In a thick thick white mist up on Dartmoor.
It's not raining at the moment but it has been raining today.
I think there has been rain recorded every day for the past 40 days.
The ground cannot take any more rain and everything that falls just gushes off the land into the streams and rivers.
It's so good to have a respite from the rain albeit I can't see much because of the mist.
And today is the final day as we explore living from love and not fear.
Don't forget there's a course living from love and not fear.
If you wanted to join that and explore this experiment a bit further then go ahead and have a look at that.
But just here in the last few days over the past seven days we've been exploring this idea of living from love and not fear and seeing what turns up daily.
And if you remember when we talk about love I guess a better way to describe it might be that settled peaceful feeling of contentment compassion rather than the emotional romantic love that you might expect that we're talking about.
So love is just feeling settled and fear is not about being scared or frightened.
Fear when we talk about it in this context means that unsettled space and it often will have a feeling of guilt or overwhelm or frustration or agitation,
Annoyance.
There are different agitated feelings that will be relating to a feeling of fear in the context of this experiment.
So ultimately you could say this is about living from peace of mind rather than agitated thought and feeling.
And today's reflection is one of me collaborating with a friend who's very different personality than me.
She is an extrovert.
She is full of ideas and strong with her opinions,
Very talkative.
And I know it's good for me to mix with people like this because I am by nature an introvert.
I'm quite quiet.
I like my own company.
I don't need to speak loudly.
And we are actually working together to create a podcast and she is absolutely on fire wanting things to happen now,
Yesterday,
As quickly as possible.
Whereas I'm like let's just be slow and steady.
Let's just be slow and steady.
And today was interesting.
We've recorded a few episodes.
We just are working out how we upload these episodes.
She said to me,
You know I really like working with you because I'm the kind of person that likes everything done yesterday.
But with you I realize the importance of being slow and steady.
And I was grateful she said that.
And I began to wonder well what is it that I am getting from working with her?
For sure there's something about working with someone who's got energy and ideas that just seem to be popping like popcorn in a pan.
It's a wonderful exciting creative space to be in.
And the other thing I realize when it comes to living from love and not fear is that my ego can be challenged when I work with someone like this.
They work at a different pace than me.
They speak differently than me.
They bat away ideas in a way that can sometimes feel as though I haven't been heard.
So for me what can happen is my ego will pipe up and I will get an unsettled feeling.
A feeling of not being good enough or a feeling of annoyance that I'm not being heard.
Or I feel like I'm being dismissed.
The temptation is always when you or I feel these feelings is to attribute those feelings to the other person.

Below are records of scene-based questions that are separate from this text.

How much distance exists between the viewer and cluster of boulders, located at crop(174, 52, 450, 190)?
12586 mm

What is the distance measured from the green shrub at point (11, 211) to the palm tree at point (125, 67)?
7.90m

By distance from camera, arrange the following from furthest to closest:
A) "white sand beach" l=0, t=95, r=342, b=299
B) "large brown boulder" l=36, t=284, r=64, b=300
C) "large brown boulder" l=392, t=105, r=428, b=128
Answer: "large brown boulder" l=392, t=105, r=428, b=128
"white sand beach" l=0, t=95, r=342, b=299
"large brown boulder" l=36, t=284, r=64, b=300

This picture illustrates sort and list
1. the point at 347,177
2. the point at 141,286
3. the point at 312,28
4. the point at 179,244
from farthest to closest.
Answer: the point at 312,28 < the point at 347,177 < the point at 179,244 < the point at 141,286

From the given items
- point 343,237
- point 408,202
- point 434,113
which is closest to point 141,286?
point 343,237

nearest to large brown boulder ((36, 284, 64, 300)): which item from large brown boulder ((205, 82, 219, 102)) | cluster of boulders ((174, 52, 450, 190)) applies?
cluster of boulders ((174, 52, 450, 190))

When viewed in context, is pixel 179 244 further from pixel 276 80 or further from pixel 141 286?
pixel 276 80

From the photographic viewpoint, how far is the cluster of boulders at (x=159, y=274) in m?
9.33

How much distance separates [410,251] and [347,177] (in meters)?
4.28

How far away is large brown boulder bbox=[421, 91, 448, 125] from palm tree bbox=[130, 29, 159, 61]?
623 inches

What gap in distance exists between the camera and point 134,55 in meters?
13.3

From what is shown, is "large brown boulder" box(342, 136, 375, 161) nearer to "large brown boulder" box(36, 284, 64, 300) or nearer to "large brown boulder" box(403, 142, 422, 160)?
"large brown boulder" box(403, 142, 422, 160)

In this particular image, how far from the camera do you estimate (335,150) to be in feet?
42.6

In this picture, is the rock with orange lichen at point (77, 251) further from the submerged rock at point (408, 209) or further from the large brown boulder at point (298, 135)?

And that's why this experiment is so good because no one can make you feel anything.
And my friend she can't make me feel these things.
All that's happening is my ego is piping up with a story of how life should be and how I should be treated and how people should behave.

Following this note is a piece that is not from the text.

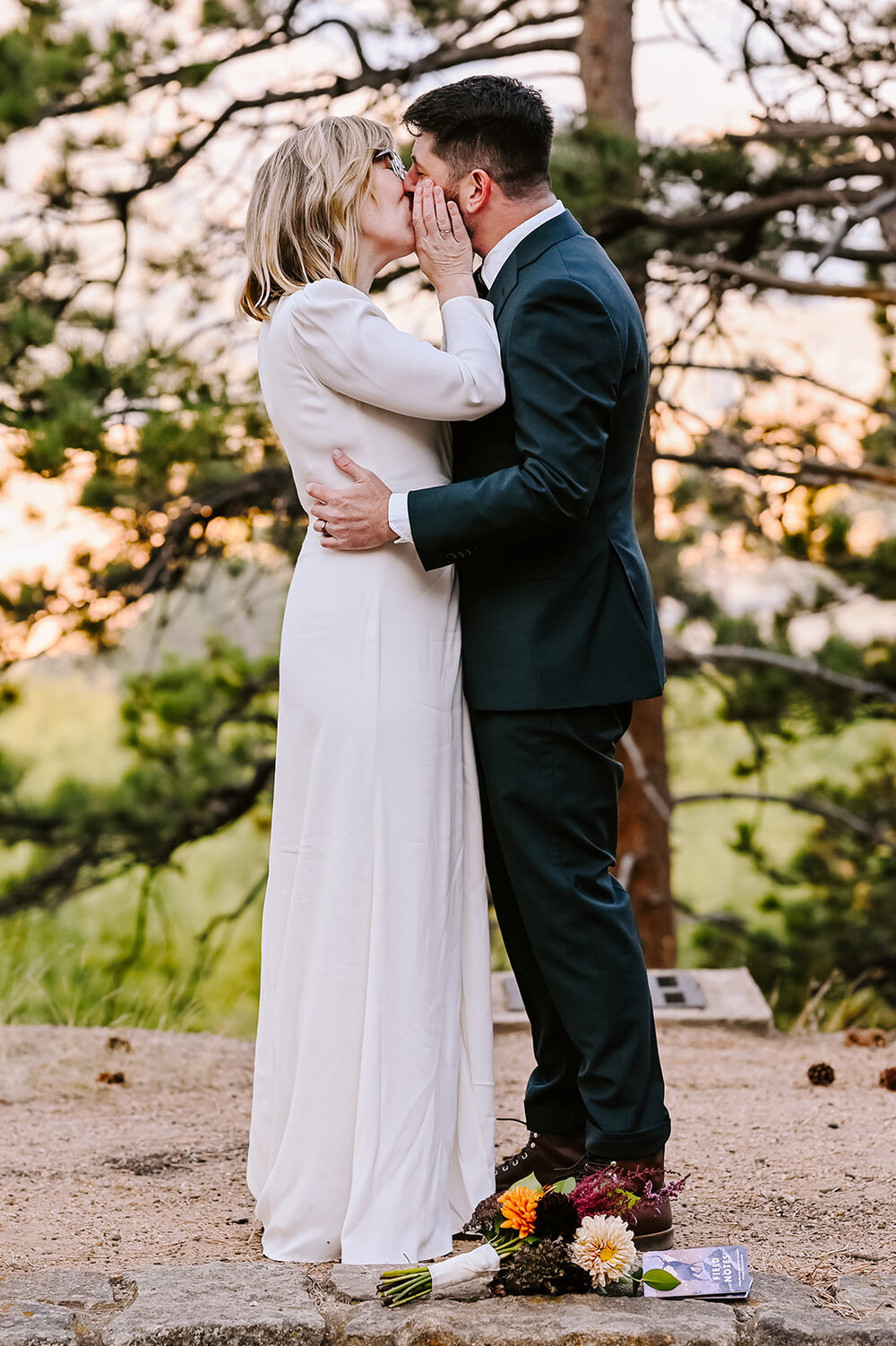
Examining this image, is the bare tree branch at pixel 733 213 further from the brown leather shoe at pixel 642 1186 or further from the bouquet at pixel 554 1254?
the bouquet at pixel 554 1254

And then my ego is getting annoyed when other people don't respond in the way that it thinks they should.
So living from love and not fear today is a great reminder for me to keep looking within.
To realize that it's going to be good for me to work with this friend for so many creative exciting reasons.
And also it's going to be good because I'm going to be challenged.
I'm going to be challenged when I feel that flare of insecurity to not get annoyed at her but to look within.
To find that steady place within me and to respond from that.
To have my voice heard from an authentic place.
It doesn't mean I let anyone talk over me.
It means that I am different than her and I communicate differently.
And it means not getting lost in my feelings of being put upon or being dismissed.
So that's what I'm learning from today's living from love and not fear.